WRITTEN INSTRUCTION: Repeat, exactly and in full, the lines of the listing below, but without any pictures.

----

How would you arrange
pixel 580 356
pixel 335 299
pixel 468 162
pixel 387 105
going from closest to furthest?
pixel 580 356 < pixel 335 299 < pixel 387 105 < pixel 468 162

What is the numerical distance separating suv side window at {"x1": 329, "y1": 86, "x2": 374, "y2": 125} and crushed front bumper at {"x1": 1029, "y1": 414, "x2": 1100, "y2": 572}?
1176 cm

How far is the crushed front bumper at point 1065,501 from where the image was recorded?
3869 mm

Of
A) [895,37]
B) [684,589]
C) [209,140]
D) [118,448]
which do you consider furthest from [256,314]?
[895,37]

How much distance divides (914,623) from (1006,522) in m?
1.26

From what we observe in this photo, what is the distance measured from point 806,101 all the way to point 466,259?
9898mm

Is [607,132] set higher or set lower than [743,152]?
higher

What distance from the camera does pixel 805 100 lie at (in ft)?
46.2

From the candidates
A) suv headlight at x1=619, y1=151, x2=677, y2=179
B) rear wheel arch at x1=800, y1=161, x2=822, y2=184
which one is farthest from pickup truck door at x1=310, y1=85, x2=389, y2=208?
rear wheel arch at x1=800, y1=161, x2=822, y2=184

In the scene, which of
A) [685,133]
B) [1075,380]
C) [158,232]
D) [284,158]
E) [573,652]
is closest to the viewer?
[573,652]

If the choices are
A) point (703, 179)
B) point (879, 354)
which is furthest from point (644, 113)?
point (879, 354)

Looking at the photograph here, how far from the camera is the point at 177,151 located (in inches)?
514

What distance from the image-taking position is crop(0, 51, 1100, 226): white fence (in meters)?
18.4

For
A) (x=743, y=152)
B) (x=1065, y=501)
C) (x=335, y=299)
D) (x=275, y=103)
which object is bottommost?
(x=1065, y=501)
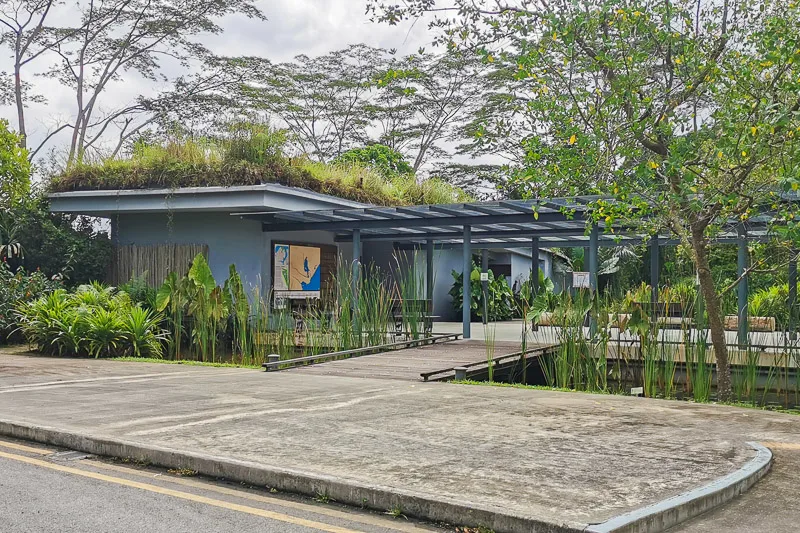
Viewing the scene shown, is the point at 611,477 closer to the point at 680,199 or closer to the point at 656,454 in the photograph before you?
the point at 656,454

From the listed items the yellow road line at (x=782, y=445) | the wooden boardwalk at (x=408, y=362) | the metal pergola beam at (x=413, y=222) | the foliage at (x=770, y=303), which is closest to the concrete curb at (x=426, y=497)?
the yellow road line at (x=782, y=445)

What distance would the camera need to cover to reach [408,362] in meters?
13.2

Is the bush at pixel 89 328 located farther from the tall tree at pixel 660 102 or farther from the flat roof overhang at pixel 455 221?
the tall tree at pixel 660 102

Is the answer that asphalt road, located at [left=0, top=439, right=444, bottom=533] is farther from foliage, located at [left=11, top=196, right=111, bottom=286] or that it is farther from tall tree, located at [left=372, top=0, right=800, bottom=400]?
foliage, located at [left=11, top=196, right=111, bottom=286]

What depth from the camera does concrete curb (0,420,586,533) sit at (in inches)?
178

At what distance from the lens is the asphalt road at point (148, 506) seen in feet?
15.1

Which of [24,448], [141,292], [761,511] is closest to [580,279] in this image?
[141,292]

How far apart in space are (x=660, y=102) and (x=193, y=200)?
1149 cm

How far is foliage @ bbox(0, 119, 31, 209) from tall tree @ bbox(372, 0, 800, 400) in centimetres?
1136

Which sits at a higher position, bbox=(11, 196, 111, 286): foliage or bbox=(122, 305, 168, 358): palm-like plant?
bbox=(11, 196, 111, 286): foliage

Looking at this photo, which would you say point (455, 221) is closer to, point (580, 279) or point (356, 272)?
point (356, 272)

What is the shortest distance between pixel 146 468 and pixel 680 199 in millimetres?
5751

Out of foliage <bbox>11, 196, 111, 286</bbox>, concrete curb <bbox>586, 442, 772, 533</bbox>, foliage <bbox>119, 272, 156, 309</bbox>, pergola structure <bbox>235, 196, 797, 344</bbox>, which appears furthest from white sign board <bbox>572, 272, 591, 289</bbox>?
foliage <bbox>11, 196, 111, 286</bbox>

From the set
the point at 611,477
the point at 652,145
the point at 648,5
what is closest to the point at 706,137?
the point at 652,145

----

TASK ANSWER:
How would you arrange
pixel 580 356
pixel 335 299
pixel 468 162
pixel 387 105
going from closest to furthest?
pixel 580 356 < pixel 335 299 < pixel 387 105 < pixel 468 162

What is the numerical distance separating suv side window at {"x1": 329, "y1": 86, "x2": 374, "y2": 125} and crushed front bumper at {"x1": 1029, "y1": 414, "x2": 1100, "y2": 572}?
1176 cm

How far is the crushed front bumper at point 1065,501 from where the image was recorded?
3869 mm

Of
A) [895,37]
B) [684,589]
C) [209,140]
D) [118,448]
which do you consider furthest from [256,314]?
[895,37]

How much distance divides (914,623) from (1006,522) in m?
1.26

From what we observe in this photo, what is the distance measured from point 806,101 all the way to point 466,259?
9898mm

Is [607,132] set higher or set lower than [743,152]?
higher

What distance from the camera does pixel 805 100 lie at (in ft)?
46.2

From the candidates
A) suv headlight at x1=619, y1=151, x2=677, y2=179
B) rear wheel arch at x1=800, y1=161, x2=822, y2=184
which one is farthest from pickup truck door at x1=310, y1=85, x2=389, y2=208?
rear wheel arch at x1=800, y1=161, x2=822, y2=184

In the scene, which of
A) [685,133]
B) [1075,380]
C) [158,232]
D) [284,158]
E) [573,652]
is closest to the viewer?
[573,652]

If the choices are
A) point (703, 179)
B) point (879, 354)
which is furthest from point (644, 113)?
point (879, 354)

Looking at the photograph here, how far from the camera is the point at 177,151 located (in inches)?
514

What distance from the image-taking position is crop(0, 51, 1100, 226): white fence (in meters)?
18.4

For
A) (x=743, y=152)
B) (x=1065, y=501)
C) (x=335, y=299)
D) (x=275, y=103)
which object is bottommost?
(x=1065, y=501)
Viewing the scene shown, is the point at 611,477 closer to the point at 680,199 or closer to the point at 656,454 in the photograph before you?
the point at 656,454

From the listed items the yellow road line at (x=782, y=445) | the wooden boardwalk at (x=408, y=362) | the metal pergola beam at (x=413, y=222) | the foliage at (x=770, y=303), which is closest to the concrete curb at (x=426, y=497)?
the yellow road line at (x=782, y=445)

What distance would the camera need to cover to reach [408,362] in meters?
13.2

Is the bush at pixel 89 328 located farther from the tall tree at pixel 660 102 or farther from the flat roof overhang at pixel 455 221?
the tall tree at pixel 660 102

Is the answer that asphalt road, located at [left=0, top=439, right=444, bottom=533] is farther from foliage, located at [left=11, top=196, right=111, bottom=286] or that it is farther from tall tree, located at [left=372, top=0, right=800, bottom=400]?
foliage, located at [left=11, top=196, right=111, bottom=286]

What depth from the camera does concrete curb (0,420,586,533) sit at (in inches)?
178

At what distance from the lens is the asphalt road at point (148, 506) seen in feet?
15.1

Which of [24,448], [141,292], [761,511] is closest to [580,279] in this image?
[141,292]

How far apart in space are (x=660, y=102) and (x=193, y=200)?
1149 cm

How far is foliage @ bbox(0, 119, 31, 209) from tall tree @ bbox(372, 0, 800, 400) in centimetres?
1136

Which sits at a higher position, bbox=(11, 196, 111, 286): foliage or bbox=(122, 305, 168, 358): palm-like plant?
bbox=(11, 196, 111, 286): foliage

Looking at this photo, which would you say point (455, 221) is closer to, point (580, 279) or point (356, 272)?
point (356, 272)

What is the shortest distance between pixel 146 468 and pixel 680 199 in millimetres?
5751

Out of foliage <bbox>11, 196, 111, 286</bbox>, concrete curb <bbox>586, 442, 772, 533</bbox>, foliage <bbox>119, 272, 156, 309</bbox>, pergola structure <bbox>235, 196, 797, 344</bbox>, which appears furthest from white sign board <bbox>572, 272, 591, 289</bbox>?
foliage <bbox>11, 196, 111, 286</bbox>

From the set
the point at 611,477
the point at 652,145
the point at 648,5
what is closest to the point at 706,137?
the point at 652,145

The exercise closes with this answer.